- Work order -
Type out every line of the data again, exactly.

- Given records -
····················

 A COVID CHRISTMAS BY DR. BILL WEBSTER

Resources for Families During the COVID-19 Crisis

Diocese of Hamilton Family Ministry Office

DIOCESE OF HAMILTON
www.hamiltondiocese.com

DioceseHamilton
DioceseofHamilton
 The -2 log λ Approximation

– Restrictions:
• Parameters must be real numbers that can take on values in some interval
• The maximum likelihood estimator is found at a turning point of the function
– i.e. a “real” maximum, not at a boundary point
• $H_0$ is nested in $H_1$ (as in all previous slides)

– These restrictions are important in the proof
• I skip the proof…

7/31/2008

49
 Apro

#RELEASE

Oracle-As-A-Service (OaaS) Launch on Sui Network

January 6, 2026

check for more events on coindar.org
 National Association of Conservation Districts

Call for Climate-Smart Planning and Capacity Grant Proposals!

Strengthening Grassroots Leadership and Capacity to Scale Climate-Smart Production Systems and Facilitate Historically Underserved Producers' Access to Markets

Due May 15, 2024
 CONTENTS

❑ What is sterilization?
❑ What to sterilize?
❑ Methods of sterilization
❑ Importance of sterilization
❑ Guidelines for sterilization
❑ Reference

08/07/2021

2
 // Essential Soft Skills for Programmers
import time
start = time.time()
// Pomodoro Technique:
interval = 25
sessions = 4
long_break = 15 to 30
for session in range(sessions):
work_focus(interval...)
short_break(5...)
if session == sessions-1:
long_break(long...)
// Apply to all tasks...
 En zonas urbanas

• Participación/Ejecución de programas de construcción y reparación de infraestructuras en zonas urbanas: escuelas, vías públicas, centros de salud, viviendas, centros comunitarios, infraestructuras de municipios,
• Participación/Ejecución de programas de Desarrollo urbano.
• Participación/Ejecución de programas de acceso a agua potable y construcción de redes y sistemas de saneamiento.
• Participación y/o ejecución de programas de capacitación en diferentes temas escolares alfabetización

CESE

····················

- Task result -
 A COVID CHRISTMAS BY DR. BILL WEBSTER

Resources for Families During the COVID-19 Crisis

Diocese of Hamilton Family Ministry Office

DIOCESE OF HAMILTON
www.hamiltondiocese.com

DioceseHamilton
DioceseofHamilton
 The -2 log λ Approximation

– Restrictions:
• Parameters must be real numbers that can take on values in some interval
• The maximum likelihood estimator is found at a turning point of the function
– i.e. a “real” maximum, not at a boundary point
• $H_0$ is nested in $H_1$ (as in all previous slides)

– These restrictions are important in the proof
• I skip the proof…

7/31/2008

49
 Apro

#RELEASE

Oracle-As-A-Service (OaaS) Launch on Sui Network

January 6, 2026

check for more events on coindar.org
 National Association of Conservation Districts

Call for Climate-Smart Planning and Capacity Grant Proposals!

Strengthening Grassroots Leadership and Capacity to Scale Climate-Smart Production Systems and Facilitate Historically Underserved Producers' Access to Markets

Due May 15, 2024
 CONTENTS

❑ What is sterilization?
❑ What to sterilize?
❑ Methods of sterilization
❑ Importance of sterilization
❑ Guidelines for sterilization
❑ Reference

08/07/2021

2
 // Essential Soft Skills for Programmers
import time
start = time.time()
// Pomodoro Technique:
interval = 25
sessions = 4
long_break = 15 to 30
for session in range(sessions):
work_focus(interval...)
short_break(5...)
if session == sessions-1:
long_break(long...)
// Apply to all tasks...
 En zonas urbanas

• Participación/Ejecución de programas de construcción y reparación de infraestructuras en zonas urbanas: escuelas, vías públicas, centros de salud, viviendas, centros comunitarios, infraestructuras de municipios,
• Participación/Ejecución de programas de Desarrollo urbano.
• Participación/Ejecución de programas de acceso a agua potable y construcción de redes y sistemas de saneamiento.
• Participación y/o ejecución de programas de capacitación en diferentes temas escolares alfabetización

CESE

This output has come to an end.